Available data Start Marker

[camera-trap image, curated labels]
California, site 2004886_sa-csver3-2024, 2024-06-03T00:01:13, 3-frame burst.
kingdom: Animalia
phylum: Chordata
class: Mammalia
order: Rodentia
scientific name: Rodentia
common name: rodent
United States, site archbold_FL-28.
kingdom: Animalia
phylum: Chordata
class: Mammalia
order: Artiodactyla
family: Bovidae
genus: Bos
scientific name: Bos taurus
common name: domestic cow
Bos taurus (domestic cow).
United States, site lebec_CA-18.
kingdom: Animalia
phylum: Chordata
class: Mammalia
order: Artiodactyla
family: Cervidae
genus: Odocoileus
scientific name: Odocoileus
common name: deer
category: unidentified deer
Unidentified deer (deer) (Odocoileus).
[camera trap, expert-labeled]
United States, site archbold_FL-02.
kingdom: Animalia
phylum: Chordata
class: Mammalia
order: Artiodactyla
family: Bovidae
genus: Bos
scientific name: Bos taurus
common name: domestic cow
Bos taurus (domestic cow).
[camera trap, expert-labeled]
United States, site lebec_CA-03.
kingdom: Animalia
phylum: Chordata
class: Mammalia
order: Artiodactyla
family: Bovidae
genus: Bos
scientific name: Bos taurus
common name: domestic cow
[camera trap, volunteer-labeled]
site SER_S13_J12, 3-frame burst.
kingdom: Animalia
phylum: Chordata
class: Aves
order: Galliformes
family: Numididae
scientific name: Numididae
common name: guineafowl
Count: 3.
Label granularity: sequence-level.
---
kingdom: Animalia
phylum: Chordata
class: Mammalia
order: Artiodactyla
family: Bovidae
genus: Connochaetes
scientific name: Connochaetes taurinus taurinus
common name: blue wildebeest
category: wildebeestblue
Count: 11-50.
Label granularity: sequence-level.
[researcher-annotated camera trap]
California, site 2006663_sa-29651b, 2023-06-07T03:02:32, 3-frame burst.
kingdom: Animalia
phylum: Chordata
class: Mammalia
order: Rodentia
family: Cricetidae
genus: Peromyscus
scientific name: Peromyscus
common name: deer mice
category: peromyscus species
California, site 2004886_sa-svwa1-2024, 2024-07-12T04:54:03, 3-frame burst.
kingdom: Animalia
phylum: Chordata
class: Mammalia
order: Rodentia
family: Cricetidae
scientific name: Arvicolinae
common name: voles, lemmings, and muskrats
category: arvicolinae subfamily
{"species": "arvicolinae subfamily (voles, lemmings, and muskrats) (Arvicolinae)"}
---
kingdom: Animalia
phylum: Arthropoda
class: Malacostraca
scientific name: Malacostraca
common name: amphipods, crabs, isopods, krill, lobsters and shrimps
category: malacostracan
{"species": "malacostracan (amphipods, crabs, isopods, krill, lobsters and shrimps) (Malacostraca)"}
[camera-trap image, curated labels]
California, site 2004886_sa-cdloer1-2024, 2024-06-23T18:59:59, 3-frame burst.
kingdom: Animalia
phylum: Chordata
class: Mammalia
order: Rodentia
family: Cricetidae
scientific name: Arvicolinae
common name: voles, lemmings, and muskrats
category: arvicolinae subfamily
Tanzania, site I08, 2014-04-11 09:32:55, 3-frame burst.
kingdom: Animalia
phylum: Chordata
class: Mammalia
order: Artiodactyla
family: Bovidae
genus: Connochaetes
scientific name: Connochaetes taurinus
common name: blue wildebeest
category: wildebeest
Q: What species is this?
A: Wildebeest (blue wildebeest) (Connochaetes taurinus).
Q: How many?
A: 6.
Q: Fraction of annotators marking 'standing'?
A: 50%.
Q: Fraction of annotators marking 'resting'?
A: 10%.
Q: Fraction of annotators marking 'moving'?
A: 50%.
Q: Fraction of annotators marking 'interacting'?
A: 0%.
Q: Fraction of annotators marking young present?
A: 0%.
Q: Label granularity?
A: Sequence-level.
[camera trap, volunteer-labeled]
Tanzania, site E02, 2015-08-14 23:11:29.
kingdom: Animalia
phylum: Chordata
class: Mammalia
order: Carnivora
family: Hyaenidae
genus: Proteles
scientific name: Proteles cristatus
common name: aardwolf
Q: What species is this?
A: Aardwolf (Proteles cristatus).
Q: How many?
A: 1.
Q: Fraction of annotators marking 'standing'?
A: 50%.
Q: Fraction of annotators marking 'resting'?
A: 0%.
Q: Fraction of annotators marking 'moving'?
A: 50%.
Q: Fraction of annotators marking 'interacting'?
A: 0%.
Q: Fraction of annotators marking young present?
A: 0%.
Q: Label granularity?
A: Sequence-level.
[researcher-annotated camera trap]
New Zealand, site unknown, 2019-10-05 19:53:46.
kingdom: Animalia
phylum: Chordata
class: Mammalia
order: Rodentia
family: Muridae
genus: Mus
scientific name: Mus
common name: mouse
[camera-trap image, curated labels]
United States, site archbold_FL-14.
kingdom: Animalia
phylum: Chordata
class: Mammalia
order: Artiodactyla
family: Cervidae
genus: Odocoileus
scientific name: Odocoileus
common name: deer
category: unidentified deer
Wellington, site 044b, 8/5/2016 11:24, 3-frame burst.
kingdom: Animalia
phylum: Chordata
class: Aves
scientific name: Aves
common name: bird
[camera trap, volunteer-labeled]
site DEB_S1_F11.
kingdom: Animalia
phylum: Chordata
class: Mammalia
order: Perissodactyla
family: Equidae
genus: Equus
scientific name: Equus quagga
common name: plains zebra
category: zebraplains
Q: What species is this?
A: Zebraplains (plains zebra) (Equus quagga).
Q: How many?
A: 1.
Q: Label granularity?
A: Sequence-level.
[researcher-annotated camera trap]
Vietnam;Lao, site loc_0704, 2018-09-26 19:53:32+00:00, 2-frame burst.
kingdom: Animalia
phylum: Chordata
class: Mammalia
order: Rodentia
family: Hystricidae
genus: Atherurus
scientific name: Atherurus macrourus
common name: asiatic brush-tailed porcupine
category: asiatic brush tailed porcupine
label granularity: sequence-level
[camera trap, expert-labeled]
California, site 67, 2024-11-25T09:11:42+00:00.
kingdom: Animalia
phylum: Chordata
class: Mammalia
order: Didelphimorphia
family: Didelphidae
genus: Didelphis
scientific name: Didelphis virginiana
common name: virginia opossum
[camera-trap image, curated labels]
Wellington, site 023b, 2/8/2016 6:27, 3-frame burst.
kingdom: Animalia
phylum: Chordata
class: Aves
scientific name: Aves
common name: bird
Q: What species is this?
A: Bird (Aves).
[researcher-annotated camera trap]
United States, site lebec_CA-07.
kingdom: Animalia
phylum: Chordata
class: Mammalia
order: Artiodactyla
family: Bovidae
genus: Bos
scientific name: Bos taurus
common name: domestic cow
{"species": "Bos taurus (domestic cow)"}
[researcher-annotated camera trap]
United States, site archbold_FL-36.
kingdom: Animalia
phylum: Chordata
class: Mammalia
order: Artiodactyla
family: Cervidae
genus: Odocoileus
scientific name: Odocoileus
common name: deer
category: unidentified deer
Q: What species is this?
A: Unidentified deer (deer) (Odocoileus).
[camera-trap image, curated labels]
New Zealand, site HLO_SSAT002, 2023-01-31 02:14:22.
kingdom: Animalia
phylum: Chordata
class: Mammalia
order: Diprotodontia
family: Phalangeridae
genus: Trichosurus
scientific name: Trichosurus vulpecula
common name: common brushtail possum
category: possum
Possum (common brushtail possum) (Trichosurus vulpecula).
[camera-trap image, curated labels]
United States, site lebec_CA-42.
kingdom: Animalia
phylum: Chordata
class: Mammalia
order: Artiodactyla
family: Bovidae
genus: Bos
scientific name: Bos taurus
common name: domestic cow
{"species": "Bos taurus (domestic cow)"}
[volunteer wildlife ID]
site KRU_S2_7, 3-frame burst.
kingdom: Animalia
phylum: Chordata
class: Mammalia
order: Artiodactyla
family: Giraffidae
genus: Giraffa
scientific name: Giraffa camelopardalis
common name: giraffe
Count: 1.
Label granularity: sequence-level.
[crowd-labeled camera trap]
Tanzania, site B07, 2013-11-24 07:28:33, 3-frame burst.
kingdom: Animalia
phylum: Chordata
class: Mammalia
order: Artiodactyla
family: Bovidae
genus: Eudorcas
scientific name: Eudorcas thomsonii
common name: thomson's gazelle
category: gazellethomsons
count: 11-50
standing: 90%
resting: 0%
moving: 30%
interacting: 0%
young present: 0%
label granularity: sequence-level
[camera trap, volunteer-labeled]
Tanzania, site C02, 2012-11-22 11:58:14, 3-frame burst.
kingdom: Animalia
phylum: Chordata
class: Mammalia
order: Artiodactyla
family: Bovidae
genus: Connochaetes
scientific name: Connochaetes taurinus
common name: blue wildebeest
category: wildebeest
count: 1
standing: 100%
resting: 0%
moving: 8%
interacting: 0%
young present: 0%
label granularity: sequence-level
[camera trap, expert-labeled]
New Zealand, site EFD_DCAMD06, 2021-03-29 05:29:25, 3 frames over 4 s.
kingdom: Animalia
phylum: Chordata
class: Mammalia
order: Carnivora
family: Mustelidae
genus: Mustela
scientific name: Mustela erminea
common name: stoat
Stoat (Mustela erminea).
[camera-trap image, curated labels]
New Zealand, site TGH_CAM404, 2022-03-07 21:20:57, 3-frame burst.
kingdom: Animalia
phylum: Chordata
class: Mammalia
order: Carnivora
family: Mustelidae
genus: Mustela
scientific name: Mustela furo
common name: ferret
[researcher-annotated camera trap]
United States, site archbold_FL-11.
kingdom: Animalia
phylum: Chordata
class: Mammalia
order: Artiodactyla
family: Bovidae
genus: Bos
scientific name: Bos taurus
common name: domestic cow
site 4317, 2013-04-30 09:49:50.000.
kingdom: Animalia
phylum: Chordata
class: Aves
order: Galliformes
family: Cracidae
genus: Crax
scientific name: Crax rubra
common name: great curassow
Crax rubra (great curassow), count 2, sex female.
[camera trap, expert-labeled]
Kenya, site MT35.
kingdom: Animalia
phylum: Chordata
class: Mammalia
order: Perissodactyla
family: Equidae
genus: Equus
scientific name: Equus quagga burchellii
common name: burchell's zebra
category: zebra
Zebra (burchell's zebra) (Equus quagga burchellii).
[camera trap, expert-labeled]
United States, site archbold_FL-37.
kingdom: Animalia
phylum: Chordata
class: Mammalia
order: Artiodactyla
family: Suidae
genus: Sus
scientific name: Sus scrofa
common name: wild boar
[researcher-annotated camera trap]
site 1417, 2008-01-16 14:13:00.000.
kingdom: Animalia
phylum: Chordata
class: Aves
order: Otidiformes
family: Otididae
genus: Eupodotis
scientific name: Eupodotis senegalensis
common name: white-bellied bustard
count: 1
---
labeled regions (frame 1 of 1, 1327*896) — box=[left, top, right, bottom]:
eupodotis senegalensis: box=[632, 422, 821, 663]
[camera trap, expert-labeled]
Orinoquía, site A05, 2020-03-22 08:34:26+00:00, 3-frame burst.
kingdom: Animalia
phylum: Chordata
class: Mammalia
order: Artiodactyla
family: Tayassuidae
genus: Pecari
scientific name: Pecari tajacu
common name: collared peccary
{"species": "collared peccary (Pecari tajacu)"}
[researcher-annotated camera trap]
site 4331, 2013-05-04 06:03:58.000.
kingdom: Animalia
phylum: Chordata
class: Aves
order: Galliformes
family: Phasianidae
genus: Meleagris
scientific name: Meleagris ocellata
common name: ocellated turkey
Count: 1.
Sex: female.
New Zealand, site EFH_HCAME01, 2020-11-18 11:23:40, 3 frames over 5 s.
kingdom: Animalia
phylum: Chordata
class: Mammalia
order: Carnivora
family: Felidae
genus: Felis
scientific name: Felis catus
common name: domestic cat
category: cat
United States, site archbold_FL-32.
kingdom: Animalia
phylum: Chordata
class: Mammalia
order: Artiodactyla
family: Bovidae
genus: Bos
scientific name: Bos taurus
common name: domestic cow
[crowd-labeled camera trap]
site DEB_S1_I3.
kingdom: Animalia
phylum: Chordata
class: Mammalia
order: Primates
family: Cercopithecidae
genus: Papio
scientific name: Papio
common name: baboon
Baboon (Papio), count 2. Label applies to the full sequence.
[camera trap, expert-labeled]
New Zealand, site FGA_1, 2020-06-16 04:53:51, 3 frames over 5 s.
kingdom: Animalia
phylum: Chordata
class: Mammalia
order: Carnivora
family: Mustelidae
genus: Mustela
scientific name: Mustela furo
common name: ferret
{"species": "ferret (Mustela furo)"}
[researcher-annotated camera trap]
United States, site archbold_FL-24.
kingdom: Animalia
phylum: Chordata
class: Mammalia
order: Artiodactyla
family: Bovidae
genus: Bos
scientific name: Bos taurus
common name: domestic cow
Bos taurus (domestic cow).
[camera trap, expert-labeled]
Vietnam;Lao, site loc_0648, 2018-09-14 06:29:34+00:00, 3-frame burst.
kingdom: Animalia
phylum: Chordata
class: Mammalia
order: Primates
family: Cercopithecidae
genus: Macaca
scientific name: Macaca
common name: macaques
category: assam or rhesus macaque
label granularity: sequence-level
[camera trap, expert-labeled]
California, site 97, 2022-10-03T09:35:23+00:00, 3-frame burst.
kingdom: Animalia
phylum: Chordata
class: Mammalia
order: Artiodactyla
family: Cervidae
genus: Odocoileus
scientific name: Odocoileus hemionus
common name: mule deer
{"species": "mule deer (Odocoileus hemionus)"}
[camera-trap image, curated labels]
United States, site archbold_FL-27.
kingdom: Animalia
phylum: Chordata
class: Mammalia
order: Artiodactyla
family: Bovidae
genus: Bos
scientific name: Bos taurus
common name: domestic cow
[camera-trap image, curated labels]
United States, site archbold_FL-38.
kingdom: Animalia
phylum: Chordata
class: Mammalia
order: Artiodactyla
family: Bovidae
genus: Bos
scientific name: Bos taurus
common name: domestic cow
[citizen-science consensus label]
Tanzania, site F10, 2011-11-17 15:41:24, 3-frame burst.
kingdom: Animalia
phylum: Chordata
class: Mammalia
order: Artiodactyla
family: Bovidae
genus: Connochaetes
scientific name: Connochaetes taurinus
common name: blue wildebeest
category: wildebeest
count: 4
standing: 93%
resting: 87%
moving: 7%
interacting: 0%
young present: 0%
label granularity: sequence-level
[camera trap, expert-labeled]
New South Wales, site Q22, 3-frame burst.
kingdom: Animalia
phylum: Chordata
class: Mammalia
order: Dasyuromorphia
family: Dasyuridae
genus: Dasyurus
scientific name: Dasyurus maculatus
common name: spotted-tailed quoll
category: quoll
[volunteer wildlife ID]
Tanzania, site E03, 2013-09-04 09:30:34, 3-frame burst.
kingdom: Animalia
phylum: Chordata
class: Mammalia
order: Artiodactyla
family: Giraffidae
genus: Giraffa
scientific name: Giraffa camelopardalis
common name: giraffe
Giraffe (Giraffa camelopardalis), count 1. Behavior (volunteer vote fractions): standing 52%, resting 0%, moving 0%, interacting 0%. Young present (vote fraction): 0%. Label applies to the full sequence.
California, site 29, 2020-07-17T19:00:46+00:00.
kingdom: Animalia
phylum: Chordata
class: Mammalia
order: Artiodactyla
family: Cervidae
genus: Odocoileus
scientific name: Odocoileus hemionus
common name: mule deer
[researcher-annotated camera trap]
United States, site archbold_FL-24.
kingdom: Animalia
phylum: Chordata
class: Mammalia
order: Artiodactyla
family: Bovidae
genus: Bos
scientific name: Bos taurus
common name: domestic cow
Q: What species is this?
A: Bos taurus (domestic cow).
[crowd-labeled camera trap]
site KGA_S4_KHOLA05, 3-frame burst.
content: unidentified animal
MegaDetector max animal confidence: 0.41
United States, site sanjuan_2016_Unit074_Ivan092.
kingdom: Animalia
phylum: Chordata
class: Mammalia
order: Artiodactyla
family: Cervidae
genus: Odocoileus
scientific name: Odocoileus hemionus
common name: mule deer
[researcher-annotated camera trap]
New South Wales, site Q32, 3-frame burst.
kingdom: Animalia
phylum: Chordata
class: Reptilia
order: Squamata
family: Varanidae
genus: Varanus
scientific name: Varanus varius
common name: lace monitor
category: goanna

Available data End Marker

== Your goal ==
Set down exactly the lines that begin with the one containing "family: Varanidae" and end with the last line above, and no others.

== Response ==
family: Varanidae
genus: Varanus
scientific name: Varanus varius
common name: lace monitor
category: goanna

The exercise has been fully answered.